E allora possiamo dire che paradossalmente il non aver corso prima lo ha favorito in una gara tanto dura?

«Alla prima corsa della stagione non sai mai davvero come stai – dice il direttore sportivo Andrej Hauptman – noi sapevamo che Tadej stesse bene, ma così non avremmo potuto dirlo. Attacco vecchio stile: in realtà avevamo pianificato di partire più tardi. Ma poi quando Tadej sta bene non lo ferma nessuno. Improvvisa.

«Poi non è facile prepararsi per le corse di un giorno senza gareggiare, ma posso dire che abbiamo trovato un percorso di avvicinamento, un protocollo giusto, anche per le classiche».

Il tecnico sloveno preferisce non entrare nel dettaglio. Ed è comprensibile in un mondo che sempre di più assomiglia alla Formula 1, ma ci confida che non mancano i chilometri dietro motore, che Tadej preferisce fare dietro moto e non dietro macchina.

«Ogni campione – conclude Hauptman – è diverso e ha il suo modo di allenarsi e di trovare il suo top. Sapevo che stesse bene perché ha passato un buon inverno. Quando lo sentivo era sempre molto tranquillo. Ma di fatto la corsa resta il miglior test e così è stato anche per noi oggi. Insomma non è stata così facile questa vittoria».

Pogacar style

Mentre Tadej è sul palco, al bus della UAE i sorrisi sono lampanti. Dopo aver parlato con Hauptman ecco arrivare Joxean Fernandez Matxin. Anche allora partì su Sante Marie.

«Trionfo moderno? Io direi un trionfo Pogacar style – dice Matxin – ieri, dopo la ricognizione, abbiamo fatto la riunione e gli abbiamo chiesto: “Secondo te quando è il momento giusto per partire? “. E lui ci ha risposto: “Al primo passaggio sulle Tolfe”. “Bene, lì mancano 49 chilometri. Facciamo un passo forte prima e poi vai”. Mi sembrava giusto. Poi quando ho visto che è partito nello stesso punto del 2022 ho detto… va bene lo stesso. Solo che mancavano 81 chilometri!

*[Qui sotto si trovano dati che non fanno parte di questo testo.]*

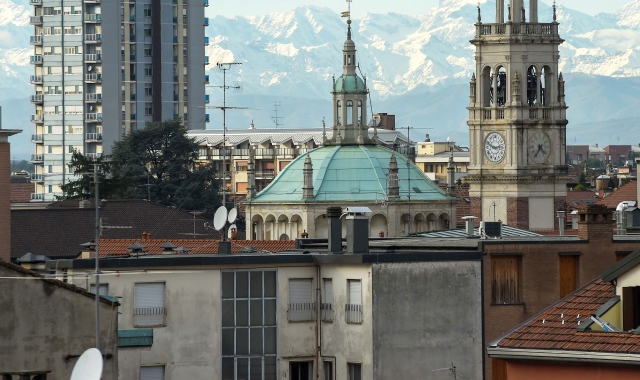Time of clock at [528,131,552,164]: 4:35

«Però per un numero così bisogna fare i complimenti anche alla squadra. Perché ragazzi di altissimo livello, tutti, che si votano così a Tadej, che ci credono… danno molto a Pogacar stesso. Li ho visti disposti a menare come se la gara finisse lì a 100 metri. E Tadej ogni volta si dimostra leader e non capitano. Li ringrazia, li coinvolge».

Anche Pogacar si rende conto del numero pazzesco che ha fatto. E’ la sua fuga solitaria più lunga
Anche Pogacar si rende conto del numero pazzesco che ha fatto. E’ la sua fuga solitaria più lunga

Quella cena in Spagna

Anche con Matxin si tocca il tasto della preparazione, della freschezza fisica. E tutto sommato il tecnico spagnolo condivide la nostra disamina. E tira in ballo anche il tema dei giorni di corsa ad hoc.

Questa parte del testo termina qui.